View Full Version : Eh. So I'm here again.


fracturedstory
06-04-14, 12:56 AM
I may have to work for my own welfare even though I'm too mentally ill to even be capable of working. I have an appointment with the welfare agency tomorrow so I'll be able to find out what their plans are for me.

But I really just feel like giving up. I can't see an end to this depression.

No one in my family will go the lengths to help me out, even if they just have to drop me at the GP office. I'm kind of having panic attacks about getting there on my own. Unpopulated streets are scary places, everyone might not kill me but I keep thinking they will. I can't believe I'm this far gone.

By the way, I hate hugs.

I don't even know why I wrote this here. I guess I just have to say it.

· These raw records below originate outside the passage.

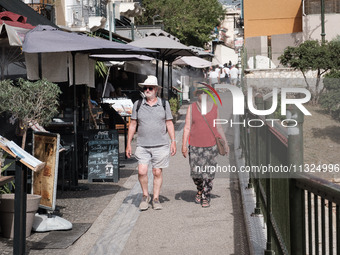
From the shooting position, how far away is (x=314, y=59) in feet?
90.6

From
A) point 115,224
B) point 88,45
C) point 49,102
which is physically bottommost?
point 115,224

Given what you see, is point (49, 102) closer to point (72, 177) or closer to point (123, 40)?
point (72, 177)

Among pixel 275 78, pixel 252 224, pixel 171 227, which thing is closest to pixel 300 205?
pixel 252 224

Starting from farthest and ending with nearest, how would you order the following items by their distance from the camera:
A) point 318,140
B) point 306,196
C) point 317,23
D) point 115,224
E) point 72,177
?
point 317,23
point 318,140
point 72,177
point 115,224
point 306,196

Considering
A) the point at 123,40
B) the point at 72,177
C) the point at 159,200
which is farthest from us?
the point at 123,40

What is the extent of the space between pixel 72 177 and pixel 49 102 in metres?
2.36

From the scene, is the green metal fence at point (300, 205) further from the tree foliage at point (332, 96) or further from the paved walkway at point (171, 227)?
the tree foliage at point (332, 96)

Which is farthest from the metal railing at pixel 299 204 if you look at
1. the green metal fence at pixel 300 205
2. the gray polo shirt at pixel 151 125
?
the gray polo shirt at pixel 151 125

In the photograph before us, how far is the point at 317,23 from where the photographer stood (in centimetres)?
3638

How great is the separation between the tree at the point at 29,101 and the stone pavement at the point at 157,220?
132cm

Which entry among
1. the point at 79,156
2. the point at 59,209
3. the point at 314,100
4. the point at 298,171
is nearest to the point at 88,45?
the point at 59,209

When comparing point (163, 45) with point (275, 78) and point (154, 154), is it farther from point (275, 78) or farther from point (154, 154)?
point (275, 78)

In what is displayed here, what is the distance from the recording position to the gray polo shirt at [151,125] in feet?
27.9

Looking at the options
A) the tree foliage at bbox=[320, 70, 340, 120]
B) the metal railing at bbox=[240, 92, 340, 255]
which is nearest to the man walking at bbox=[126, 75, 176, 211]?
the metal railing at bbox=[240, 92, 340, 255]
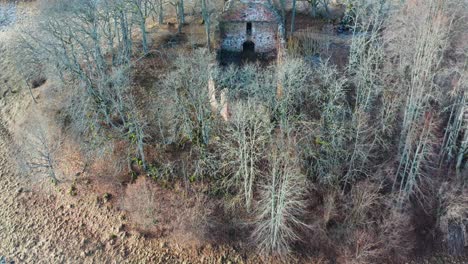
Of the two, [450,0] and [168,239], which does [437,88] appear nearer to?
[450,0]

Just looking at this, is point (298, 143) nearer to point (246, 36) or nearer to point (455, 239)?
point (455, 239)

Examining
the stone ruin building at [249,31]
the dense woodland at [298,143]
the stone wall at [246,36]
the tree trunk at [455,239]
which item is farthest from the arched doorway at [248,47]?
the tree trunk at [455,239]

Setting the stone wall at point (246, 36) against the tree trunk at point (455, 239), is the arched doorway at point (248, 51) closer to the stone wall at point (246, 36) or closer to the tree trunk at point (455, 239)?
the stone wall at point (246, 36)

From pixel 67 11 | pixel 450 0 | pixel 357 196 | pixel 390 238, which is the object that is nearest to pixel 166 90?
pixel 67 11

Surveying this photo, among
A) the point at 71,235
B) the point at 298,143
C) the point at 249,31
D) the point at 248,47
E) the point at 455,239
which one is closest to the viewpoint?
the point at 298,143

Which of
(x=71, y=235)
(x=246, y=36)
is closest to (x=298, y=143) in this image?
(x=246, y=36)
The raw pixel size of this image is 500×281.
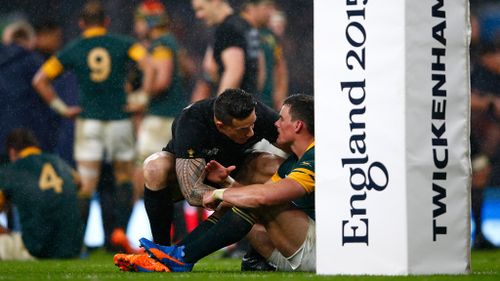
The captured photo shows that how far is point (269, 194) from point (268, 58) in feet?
13.3

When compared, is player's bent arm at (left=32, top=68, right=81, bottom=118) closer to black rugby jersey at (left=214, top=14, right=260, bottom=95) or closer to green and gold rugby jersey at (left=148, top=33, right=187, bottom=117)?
green and gold rugby jersey at (left=148, top=33, right=187, bottom=117)

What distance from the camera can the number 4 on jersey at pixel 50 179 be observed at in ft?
28.7

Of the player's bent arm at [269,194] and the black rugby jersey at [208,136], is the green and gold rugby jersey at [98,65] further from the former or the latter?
the player's bent arm at [269,194]

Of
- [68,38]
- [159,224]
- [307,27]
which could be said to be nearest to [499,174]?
[307,27]

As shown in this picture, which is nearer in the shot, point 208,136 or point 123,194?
point 208,136

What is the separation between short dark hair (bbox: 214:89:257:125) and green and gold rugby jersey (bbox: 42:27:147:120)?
3.61 meters

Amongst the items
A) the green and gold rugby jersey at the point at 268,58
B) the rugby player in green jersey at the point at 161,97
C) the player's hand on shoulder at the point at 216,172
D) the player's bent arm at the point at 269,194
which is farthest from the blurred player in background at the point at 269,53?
the player's bent arm at the point at 269,194

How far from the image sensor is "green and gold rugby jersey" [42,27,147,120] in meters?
9.54

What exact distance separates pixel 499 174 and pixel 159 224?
5056 mm

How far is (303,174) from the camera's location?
5.52 metres

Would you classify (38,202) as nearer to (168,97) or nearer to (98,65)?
(98,65)

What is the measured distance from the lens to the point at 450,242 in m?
5.12

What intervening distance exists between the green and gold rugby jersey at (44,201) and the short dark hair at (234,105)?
9.52 ft

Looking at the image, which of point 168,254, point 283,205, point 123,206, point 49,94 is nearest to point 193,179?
point 168,254
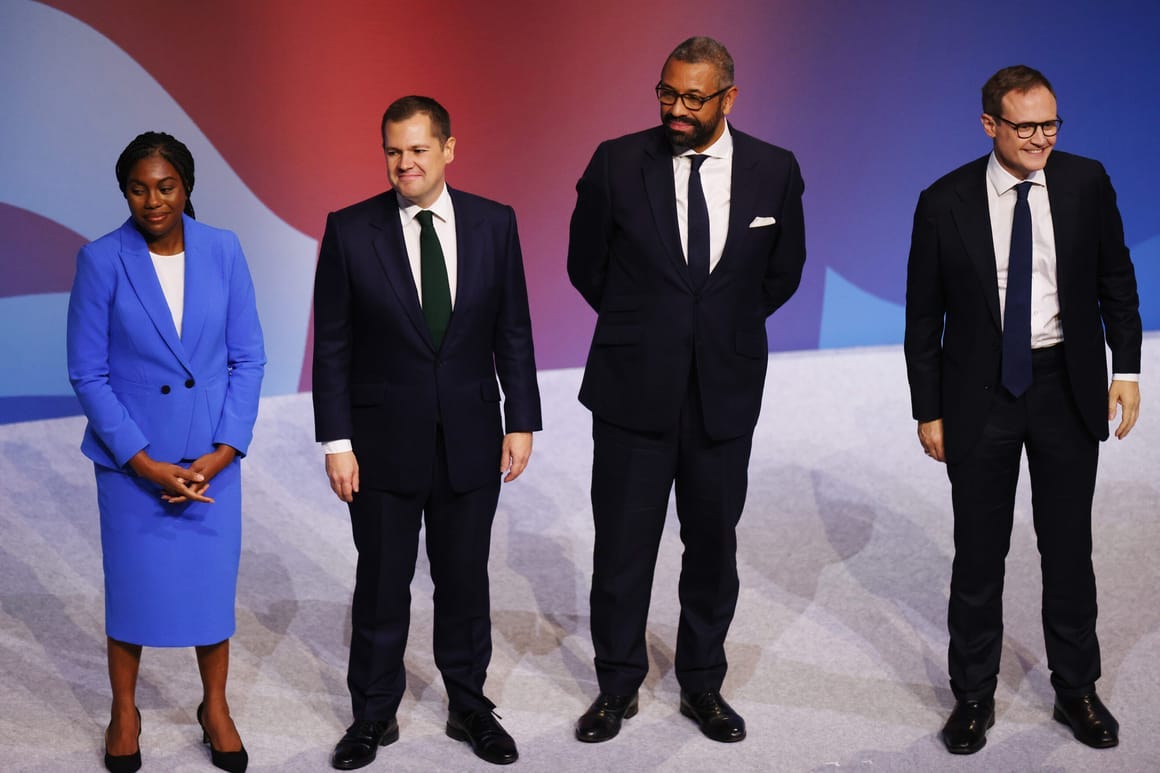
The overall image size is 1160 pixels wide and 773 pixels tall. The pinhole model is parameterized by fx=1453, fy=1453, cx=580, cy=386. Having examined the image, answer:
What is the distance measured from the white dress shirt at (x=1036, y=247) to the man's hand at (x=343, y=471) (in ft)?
5.07

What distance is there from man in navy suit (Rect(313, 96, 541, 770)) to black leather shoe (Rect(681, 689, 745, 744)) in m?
0.49

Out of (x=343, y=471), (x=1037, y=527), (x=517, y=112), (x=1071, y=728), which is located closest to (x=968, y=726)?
(x=1071, y=728)

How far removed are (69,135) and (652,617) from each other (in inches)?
122

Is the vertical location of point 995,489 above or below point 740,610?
above

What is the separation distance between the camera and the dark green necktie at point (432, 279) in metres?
3.31

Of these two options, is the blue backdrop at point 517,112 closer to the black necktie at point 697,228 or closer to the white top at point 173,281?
the white top at point 173,281

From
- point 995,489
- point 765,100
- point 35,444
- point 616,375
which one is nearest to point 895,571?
point 995,489

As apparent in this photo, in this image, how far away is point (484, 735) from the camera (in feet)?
11.6

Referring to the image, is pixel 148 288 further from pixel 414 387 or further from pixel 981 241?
pixel 981 241

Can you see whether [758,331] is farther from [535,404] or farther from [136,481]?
[136,481]

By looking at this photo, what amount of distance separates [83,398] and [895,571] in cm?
274

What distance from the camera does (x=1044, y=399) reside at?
3416 millimetres

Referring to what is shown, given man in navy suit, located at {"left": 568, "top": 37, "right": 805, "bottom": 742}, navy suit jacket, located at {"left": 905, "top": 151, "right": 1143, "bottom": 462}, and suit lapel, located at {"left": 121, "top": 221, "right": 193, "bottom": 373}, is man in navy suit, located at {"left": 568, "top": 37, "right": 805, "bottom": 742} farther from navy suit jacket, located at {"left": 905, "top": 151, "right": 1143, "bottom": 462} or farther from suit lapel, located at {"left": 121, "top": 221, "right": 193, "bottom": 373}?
suit lapel, located at {"left": 121, "top": 221, "right": 193, "bottom": 373}

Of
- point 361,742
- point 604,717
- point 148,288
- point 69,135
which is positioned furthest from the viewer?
point 69,135
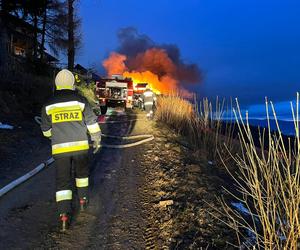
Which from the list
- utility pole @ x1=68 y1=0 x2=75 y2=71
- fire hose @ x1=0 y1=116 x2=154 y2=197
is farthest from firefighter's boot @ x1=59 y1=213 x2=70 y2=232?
utility pole @ x1=68 y1=0 x2=75 y2=71

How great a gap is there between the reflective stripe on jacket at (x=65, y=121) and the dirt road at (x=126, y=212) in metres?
1.05

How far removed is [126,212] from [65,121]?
1684mm

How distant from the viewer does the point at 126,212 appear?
20.9 ft

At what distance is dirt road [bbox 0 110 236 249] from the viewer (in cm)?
529

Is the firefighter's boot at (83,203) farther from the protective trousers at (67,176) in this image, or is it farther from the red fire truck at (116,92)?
the red fire truck at (116,92)

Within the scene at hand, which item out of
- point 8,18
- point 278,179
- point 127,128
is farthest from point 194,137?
point 8,18

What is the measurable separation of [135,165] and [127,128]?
20.5 ft

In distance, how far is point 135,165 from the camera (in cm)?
935

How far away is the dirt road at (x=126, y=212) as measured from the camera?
5289 millimetres

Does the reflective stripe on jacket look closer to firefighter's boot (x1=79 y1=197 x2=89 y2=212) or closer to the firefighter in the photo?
the firefighter

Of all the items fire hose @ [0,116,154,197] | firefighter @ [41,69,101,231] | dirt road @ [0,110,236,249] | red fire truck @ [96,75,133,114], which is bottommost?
dirt road @ [0,110,236,249]

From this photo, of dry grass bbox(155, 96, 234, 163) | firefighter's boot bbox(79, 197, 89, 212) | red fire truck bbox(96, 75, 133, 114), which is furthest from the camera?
red fire truck bbox(96, 75, 133, 114)

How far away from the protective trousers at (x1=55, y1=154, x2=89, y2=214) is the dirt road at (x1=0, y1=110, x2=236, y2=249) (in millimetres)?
349

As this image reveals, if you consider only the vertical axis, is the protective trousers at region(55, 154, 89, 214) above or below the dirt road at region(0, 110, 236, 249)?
above
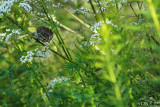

It feels like nothing is going to save me.

Fuzzy12
06-05-14, 11:08 AM
Does your GP do home visits?

someothertime
06-05-14, 11:47 AM
I may have to work for my own welfare even though I'm too mentally ill to even be capable of working.


Yeah, all this stuff of late is pretty terrifying for those who have life integration challenges...

Let's hope the people who regulate disability support in particular the policy makers see the true impact of providing little or no assistance to the people that need it.

Scaremongering to appeal to an affluent majority is sending ripples of fear and uncertainty through a great many disadvantaged in our community.

If you hear about any protests... be sure and lemme know... let's take some cameras and make some noise ;)

Hit me up if you need me. Peace.

Timberline
06-05-14, 04:48 PM
How did your appointment go, Fractured??

fracturedstory
06-05-14, 08:40 PM
I haven't had a GP, Fuzzy, for about 3 years. I'm working on getting a new one.

As for the appointment, it was fine. No more than a check-up. I think the people there were just as uneasy about having us in there as we were. I just had to say whether I was doing any kind of work, like my photography which I said and then I said I was thinking about studying arts/photography. They basically just want to see if we can do some work/study. They promised to keep me on the pension.

I'm still trying to work the GP thing out. My sister said she'll take me but she just goes off at days at a time and then comes back and has completely forgotten about her promise. She did tell me there's a bus that goes directly to the doctor's office though. I still feel anxious about it but I could try it. If that doesn't work then maybe I'll get a taxi. I might see what I can do on Monday. I'll take it easy over these next few days.